• **To do**: Reproduce the items word for word, beginning at their very first line and stopping after the line that contains "5. green tree detection(477, 324, 535, 385)", with both of those lines included.

• **Provided data**:

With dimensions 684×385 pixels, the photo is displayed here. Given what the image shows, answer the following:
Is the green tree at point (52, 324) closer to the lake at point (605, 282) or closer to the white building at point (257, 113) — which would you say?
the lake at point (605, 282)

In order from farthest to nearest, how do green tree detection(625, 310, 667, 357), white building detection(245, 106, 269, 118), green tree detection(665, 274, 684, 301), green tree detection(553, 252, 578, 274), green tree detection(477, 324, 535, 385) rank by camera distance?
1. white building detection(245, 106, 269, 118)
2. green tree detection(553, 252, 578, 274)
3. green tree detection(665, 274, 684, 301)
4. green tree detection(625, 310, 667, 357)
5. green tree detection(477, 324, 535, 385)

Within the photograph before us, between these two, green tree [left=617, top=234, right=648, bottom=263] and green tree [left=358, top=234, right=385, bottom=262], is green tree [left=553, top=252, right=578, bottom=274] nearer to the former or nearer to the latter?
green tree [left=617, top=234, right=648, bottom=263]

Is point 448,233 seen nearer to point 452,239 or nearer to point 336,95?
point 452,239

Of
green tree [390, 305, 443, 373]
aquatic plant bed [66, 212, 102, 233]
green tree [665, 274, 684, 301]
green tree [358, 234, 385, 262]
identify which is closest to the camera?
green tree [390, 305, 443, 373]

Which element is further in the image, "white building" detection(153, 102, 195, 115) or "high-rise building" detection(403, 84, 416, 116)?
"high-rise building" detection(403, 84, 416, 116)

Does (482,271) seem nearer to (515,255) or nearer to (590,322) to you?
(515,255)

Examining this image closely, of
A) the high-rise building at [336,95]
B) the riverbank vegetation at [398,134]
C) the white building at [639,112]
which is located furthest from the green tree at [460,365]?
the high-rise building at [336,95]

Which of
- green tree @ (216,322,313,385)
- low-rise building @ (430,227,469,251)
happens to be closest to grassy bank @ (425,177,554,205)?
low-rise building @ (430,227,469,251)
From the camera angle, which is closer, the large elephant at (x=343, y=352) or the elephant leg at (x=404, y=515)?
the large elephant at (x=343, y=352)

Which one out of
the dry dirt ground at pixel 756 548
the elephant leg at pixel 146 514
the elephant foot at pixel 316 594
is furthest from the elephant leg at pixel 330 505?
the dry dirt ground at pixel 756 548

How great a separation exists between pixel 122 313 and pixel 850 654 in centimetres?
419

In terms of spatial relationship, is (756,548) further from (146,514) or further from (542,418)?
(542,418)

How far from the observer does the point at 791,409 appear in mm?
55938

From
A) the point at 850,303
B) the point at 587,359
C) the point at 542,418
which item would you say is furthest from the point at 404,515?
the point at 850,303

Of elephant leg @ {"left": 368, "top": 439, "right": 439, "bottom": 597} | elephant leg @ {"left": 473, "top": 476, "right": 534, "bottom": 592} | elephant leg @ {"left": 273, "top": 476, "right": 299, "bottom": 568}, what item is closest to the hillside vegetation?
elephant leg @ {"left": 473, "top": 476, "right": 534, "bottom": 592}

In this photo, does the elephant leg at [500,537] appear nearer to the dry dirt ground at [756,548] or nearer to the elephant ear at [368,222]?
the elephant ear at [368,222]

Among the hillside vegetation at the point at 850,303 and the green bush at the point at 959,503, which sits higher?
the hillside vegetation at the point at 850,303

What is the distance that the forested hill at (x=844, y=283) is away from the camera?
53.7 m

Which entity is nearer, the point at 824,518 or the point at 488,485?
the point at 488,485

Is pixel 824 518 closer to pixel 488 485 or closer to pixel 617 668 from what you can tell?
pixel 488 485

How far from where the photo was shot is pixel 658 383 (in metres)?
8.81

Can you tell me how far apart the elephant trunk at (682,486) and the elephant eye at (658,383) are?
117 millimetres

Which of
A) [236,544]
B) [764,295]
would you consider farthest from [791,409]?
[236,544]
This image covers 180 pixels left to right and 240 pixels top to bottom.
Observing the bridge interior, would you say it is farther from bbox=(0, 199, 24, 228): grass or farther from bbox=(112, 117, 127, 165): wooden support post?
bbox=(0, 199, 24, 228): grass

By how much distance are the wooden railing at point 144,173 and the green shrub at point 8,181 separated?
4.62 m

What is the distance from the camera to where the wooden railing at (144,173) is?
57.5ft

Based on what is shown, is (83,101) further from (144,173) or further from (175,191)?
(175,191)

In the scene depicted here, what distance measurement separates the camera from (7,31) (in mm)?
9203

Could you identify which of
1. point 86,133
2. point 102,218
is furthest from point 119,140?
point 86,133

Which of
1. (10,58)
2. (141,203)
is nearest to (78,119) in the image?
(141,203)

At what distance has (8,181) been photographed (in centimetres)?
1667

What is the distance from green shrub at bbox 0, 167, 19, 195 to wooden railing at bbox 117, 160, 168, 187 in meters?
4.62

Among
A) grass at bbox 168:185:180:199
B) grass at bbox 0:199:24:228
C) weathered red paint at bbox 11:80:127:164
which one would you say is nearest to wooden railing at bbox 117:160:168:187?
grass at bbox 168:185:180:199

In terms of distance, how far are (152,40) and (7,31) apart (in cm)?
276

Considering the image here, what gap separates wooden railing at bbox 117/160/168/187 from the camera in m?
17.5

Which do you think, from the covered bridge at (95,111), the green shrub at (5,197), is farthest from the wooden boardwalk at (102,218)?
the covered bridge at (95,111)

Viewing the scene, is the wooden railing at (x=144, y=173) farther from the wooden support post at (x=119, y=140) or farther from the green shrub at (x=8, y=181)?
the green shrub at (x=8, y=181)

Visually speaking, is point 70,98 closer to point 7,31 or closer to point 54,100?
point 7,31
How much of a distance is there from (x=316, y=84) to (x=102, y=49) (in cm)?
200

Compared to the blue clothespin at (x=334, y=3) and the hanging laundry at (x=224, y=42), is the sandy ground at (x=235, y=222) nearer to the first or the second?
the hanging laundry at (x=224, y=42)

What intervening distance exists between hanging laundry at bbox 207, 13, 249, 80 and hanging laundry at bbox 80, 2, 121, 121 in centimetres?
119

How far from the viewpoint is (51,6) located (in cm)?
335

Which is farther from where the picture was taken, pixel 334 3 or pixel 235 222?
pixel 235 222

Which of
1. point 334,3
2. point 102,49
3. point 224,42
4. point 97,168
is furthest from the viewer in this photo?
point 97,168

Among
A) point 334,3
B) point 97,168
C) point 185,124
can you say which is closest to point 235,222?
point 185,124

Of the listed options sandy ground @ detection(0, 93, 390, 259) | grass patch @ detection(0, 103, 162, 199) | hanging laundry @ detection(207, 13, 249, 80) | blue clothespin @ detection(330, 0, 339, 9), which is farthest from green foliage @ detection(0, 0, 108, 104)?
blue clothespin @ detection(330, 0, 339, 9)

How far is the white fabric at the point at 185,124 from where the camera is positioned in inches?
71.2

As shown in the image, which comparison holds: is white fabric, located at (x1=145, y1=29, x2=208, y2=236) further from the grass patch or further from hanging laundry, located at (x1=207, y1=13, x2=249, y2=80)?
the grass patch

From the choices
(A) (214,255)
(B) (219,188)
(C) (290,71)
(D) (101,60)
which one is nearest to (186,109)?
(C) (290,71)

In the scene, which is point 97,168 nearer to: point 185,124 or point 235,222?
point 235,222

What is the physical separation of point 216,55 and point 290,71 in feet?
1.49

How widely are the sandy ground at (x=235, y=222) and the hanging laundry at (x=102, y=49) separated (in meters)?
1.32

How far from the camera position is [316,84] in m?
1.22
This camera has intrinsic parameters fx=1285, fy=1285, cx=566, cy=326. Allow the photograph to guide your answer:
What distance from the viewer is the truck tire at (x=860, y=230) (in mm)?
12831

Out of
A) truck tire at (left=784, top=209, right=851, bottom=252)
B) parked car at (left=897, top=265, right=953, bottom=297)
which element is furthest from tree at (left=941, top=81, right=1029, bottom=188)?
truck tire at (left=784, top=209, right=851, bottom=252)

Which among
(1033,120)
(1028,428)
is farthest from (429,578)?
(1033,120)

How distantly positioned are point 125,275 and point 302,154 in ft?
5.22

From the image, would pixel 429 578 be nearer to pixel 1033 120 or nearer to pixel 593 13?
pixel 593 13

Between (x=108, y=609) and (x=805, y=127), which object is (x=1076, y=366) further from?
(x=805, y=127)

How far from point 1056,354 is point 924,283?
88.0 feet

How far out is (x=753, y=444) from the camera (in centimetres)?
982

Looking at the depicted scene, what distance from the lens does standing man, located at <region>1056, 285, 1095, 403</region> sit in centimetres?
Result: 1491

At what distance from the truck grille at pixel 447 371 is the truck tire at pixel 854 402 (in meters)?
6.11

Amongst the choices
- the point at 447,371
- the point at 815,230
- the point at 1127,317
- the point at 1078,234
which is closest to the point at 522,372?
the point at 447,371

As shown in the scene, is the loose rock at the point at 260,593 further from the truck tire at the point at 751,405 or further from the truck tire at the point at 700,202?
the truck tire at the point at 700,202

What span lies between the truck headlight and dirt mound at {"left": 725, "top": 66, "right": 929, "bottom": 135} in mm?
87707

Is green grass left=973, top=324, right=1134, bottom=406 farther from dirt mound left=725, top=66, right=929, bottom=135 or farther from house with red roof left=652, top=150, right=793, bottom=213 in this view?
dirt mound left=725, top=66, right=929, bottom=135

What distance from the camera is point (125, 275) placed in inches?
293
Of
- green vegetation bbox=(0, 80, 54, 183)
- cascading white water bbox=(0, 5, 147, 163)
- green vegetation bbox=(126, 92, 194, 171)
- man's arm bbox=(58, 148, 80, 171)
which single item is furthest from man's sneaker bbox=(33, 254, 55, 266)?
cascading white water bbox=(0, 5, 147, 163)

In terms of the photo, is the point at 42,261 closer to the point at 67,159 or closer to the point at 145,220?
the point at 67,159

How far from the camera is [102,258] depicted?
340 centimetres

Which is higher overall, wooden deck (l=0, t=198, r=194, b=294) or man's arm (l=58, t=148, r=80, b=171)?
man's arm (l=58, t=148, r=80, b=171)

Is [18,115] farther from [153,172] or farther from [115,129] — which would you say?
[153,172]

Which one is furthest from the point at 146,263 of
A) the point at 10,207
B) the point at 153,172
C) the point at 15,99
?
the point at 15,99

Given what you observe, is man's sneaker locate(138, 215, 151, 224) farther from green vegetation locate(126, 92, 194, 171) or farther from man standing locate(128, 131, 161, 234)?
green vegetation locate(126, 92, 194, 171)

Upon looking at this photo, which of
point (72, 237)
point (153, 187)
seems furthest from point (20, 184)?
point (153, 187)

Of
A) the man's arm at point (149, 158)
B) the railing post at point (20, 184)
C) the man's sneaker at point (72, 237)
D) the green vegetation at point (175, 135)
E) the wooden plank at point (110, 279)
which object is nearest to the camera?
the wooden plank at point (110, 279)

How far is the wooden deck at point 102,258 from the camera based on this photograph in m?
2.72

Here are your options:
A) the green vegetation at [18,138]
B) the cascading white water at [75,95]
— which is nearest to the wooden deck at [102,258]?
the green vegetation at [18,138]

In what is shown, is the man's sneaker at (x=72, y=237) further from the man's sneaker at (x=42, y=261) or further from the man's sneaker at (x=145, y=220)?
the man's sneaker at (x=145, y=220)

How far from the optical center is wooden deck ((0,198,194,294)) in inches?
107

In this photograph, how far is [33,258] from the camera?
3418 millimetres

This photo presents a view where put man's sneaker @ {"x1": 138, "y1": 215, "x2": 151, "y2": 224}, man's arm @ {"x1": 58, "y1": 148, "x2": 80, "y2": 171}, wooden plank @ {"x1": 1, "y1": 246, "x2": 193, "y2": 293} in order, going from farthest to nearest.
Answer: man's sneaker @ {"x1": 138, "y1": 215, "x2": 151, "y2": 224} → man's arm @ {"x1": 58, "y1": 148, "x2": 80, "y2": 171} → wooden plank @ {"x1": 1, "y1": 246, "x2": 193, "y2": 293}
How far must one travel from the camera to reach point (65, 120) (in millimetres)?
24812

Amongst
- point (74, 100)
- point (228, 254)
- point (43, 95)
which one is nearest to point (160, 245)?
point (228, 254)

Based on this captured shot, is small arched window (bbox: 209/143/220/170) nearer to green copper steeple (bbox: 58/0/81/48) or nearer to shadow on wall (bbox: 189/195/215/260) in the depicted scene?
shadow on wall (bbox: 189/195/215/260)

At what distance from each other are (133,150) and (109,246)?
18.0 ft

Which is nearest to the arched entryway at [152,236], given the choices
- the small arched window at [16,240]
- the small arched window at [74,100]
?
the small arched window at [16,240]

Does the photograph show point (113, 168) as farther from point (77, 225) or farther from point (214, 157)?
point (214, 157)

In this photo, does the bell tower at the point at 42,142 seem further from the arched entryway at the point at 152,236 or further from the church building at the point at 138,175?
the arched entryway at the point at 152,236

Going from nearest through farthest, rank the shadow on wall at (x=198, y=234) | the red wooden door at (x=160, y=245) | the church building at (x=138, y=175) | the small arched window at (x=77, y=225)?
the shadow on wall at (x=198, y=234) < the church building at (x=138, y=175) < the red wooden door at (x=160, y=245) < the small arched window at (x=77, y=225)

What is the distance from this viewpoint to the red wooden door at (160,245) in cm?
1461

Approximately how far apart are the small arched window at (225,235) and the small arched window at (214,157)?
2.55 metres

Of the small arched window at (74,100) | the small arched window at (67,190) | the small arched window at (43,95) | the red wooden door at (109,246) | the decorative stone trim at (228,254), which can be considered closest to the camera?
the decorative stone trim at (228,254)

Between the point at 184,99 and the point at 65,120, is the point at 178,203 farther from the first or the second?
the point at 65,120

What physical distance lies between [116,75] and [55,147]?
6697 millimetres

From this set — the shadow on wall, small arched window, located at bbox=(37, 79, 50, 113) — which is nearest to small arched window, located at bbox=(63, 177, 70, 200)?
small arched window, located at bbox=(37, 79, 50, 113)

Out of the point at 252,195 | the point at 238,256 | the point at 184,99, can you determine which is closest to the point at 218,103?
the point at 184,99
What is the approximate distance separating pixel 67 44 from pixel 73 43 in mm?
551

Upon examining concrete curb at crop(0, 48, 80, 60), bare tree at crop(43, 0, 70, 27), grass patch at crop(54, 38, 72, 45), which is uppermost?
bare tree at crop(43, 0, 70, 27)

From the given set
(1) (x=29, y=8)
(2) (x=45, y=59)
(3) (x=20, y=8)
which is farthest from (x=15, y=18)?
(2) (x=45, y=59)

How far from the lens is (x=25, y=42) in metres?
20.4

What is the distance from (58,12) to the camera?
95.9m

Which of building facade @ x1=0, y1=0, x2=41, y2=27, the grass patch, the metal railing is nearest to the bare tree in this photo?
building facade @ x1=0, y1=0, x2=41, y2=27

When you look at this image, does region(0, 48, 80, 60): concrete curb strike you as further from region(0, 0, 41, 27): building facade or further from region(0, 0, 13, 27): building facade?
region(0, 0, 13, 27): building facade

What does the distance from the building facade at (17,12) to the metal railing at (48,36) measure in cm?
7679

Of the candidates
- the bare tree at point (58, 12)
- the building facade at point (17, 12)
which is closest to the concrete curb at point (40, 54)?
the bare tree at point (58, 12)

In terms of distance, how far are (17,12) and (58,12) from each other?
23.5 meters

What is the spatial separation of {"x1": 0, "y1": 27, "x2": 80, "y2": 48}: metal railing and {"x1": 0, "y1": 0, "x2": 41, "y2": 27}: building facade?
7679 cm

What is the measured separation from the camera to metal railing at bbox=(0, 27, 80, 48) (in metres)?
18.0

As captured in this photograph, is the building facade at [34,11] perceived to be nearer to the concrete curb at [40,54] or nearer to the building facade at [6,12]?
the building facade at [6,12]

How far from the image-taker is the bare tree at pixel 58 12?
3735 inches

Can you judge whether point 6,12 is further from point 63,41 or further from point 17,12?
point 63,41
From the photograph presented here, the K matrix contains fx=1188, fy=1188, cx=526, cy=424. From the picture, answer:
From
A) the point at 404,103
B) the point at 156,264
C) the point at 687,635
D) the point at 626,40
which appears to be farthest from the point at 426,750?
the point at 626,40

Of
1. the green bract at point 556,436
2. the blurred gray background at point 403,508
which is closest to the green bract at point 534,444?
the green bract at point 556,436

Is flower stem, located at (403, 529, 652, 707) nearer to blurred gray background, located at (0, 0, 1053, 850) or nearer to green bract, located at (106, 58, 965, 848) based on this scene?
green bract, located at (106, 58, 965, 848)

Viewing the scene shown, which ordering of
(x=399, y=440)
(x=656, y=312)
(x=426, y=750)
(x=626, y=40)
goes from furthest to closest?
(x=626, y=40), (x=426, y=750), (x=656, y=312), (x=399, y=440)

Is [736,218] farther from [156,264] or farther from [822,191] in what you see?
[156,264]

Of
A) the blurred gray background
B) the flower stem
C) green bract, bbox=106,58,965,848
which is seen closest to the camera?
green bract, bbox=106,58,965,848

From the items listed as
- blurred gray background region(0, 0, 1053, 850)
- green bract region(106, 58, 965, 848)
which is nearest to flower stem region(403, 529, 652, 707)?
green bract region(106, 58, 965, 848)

• **Answer to the exercise**:
With dimensions 684×385 pixels, the photo is displayed here. Given what the image shows, answer the following:
Is the green tree at point (52, 324) closer to the lake at point (605, 282) or closer to the white building at point (257, 113) — which would you say?
the lake at point (605, 282)

In order from farthest to nearest, how do green tree detection(625, 310, 667, 357), white building detection(245, 106, 269, 118), green tree detection(665, 274, 684, 301), green tree detection(553, 252, 578, 274), green tree detection(477, 324, 535, 385) rank by camera distance?
1. white building detection(245, 106, 269, 118)
2. green tree detection(553, 252, 578, 274)
3. green tree detection(665, 274, 684, 301)
4. green tree detection(625, 310, 667, 357)
5. green tree detection(477, 324, 535, 385)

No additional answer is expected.